Exercise instructions. Return, word for word, the lines from the one containing "From the angle" through the last line, inclusive.

Items listed in a dataset.

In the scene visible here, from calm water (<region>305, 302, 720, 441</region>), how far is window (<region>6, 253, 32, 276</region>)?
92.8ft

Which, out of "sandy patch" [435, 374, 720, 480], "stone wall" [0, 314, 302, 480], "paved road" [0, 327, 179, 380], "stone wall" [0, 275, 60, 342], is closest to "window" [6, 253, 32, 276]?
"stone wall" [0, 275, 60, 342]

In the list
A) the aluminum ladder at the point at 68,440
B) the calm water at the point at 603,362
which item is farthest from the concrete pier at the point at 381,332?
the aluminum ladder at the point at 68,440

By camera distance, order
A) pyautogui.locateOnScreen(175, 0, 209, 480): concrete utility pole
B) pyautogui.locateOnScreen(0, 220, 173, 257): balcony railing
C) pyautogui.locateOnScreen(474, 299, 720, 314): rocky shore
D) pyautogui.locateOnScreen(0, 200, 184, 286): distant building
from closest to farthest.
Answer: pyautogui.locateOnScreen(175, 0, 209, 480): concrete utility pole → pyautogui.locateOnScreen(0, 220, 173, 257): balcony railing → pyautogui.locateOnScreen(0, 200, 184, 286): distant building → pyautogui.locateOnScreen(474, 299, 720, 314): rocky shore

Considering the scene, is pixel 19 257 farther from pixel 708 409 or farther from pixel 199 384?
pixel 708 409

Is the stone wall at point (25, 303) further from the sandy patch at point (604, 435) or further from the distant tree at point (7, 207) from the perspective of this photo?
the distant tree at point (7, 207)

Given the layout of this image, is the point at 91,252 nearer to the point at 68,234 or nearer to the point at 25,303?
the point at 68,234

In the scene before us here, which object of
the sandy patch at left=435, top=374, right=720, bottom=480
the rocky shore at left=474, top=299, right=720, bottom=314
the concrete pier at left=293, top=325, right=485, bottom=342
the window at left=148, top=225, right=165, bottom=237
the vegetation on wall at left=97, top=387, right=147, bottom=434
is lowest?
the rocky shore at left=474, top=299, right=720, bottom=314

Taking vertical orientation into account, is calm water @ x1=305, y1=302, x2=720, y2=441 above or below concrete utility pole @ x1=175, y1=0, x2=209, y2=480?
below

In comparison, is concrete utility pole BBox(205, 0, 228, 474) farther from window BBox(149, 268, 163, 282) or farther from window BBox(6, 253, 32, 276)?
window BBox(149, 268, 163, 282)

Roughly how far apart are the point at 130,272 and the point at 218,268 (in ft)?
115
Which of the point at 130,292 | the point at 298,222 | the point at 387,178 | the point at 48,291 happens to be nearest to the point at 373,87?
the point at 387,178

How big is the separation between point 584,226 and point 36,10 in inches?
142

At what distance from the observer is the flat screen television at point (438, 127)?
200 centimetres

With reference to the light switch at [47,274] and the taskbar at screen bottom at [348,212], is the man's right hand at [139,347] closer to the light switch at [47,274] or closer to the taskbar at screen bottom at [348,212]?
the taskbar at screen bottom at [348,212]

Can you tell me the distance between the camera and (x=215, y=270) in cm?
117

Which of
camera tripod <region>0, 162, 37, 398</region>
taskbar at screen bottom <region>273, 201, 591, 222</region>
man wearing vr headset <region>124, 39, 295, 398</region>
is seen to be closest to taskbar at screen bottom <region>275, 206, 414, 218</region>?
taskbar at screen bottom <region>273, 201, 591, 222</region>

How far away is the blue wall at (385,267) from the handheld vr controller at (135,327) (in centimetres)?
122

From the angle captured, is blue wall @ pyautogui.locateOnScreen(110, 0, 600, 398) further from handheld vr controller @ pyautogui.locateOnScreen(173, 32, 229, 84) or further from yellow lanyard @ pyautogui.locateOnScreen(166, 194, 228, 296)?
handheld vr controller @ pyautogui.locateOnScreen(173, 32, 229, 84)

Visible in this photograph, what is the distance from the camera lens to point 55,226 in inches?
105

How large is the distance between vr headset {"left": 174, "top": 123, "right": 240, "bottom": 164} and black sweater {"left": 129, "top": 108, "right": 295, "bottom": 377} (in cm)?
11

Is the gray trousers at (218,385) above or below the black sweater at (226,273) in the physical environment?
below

Completed exercise.
From the angle captured, is blue wall @ pyautogui.locateOnScreen(110, 0, 600, 398) further from handheld vr controller @ pyautogui.locateOnScreen(173, 32, 229, 84) or further from yellow lanyard @ pyautogui.locateOnScreen(166, 194, 228, 296)?
handheld vr controller @ pyautogui.locateOnScreen(173, 32, 229, 84)

Visible in this photograph, what is the distance from the camera lens to point 55,226 in inches?
105

How large is the distance between vr headset {"left": 174, "top": 123, "right": 240, "bottom": 164} and black sweater {"left": 129, "top": 108, "right": 295, "bottom": 377} (in cm)?
11

Is the gray trousers at (218,385) above or below the black sweater at (226,273) in the physical environment?
below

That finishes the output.